Incendies peut se lire indépendamment de Littoral, qui était la première pièce du cycle le Sang des promesses de Wajdi Mouawad. Mais les thèmes se recoupent : mort d'un des deux parents, découverte du pays d'origine, découverte de l'histoire familiale, quête d'identité. Et la guerre, bien entendu, qui a ravagé le Liban. Ainsi que la référence au théâtre antique, que Mouawad s'approprie de façon à la fois étonnante et percutante ; je ne peux en dévoiler plus sur ce point, ce serait gâcher complètement la pièce à ceux qui vont la découvrir.

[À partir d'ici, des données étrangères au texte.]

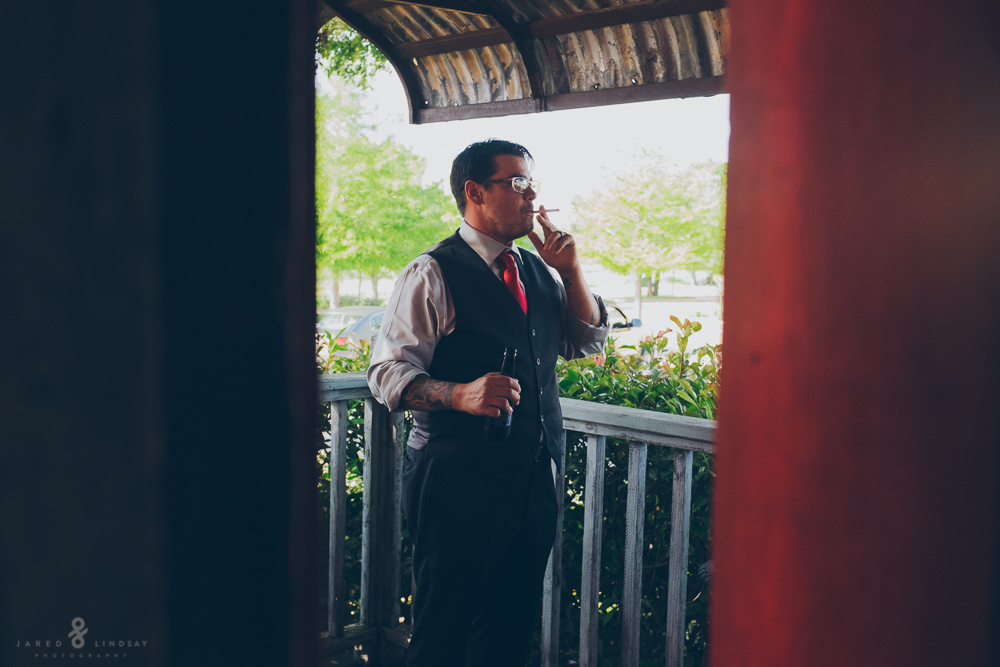 Groom smoking during wedding reception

Jeanne et Simon sont des adultes d'environ trente ans, jumeaux, qui viennent de perdre leur mère, après qu'elle se soit murée durant cinq ans dans le silence le plus complet. le testament qu'elle laisse est des plus étranges : un document pour chacun des deux jumeaux ; rien que le terme "jumeaux" utilisé dans le testament , qui semble dénué d'émotivité, est curieux, déstabilisant, et provoque la colère bien compréhensible de Simon. Mais il y a plus. Leur mère leur demande de retrouver deux personnes : leur père, censé être mort, et leur frère, dont ils ne connaissaient pas l'existence. À chacun de mener sa mission, à chacun de porter sa croix séparément. Pour Jeanne, ce sera le père. Pour Simon, le frère. Si Jeanne, qui enseigne les mathématiques, et plus particulièrement la théorie des graphes - ce qui se révélera essentiel -, se montre curieuse et décidée à suivre les directives de sa mère, Simon s'y refuse nettement, jusqu'à ce que le notaire se propose de l'accompagner, arguant du fait que rechercher son frère l'aidera peut-être bien à avancer dans la vie. Et les voilà embarqués chacun de leur côté dans un voyage au Liban, pays natal de leur mère. Une mère qu'ils ne connaissaient finalement pas, ne sachant rien de son passé avant son arrivée au Québec. Or, ce passé implique la guerre civile des années 70-80. Il n'est quasiment habité que par la mort et la violence. Mais aussi par l'amour.


Ce que découvriront Jeanne et Simon, c'est l'histoire d'un pays en guerre, c'est l'histoire d'une société qui refoule les réfugiés et les assassine, de réfugiés qui deviennent à leur tour des assassins, c'est l'histoire de ceux qui veulent résister à la violence et qui basculent à leur tour dans la violence ou cherchent une autre voie ; c'est l'histoire des crimes perpétrés par l'humanité tout entière. C'est aussi l'histoire de Nawal, la mère, et l'histoire de Jeanne et Simon, qui vont être confrontés à leurs origines - ceci impliquant des révélations traumatisantes, au point qu'on se demande si cette quête aura été salutaire ou destructrice pour eux. le choix leur est en quelque sorte laissé, un choix dont on ne sait s'ils pourront l'assumer, ni s'ils pourront porter le poids qui sera désormais le leur.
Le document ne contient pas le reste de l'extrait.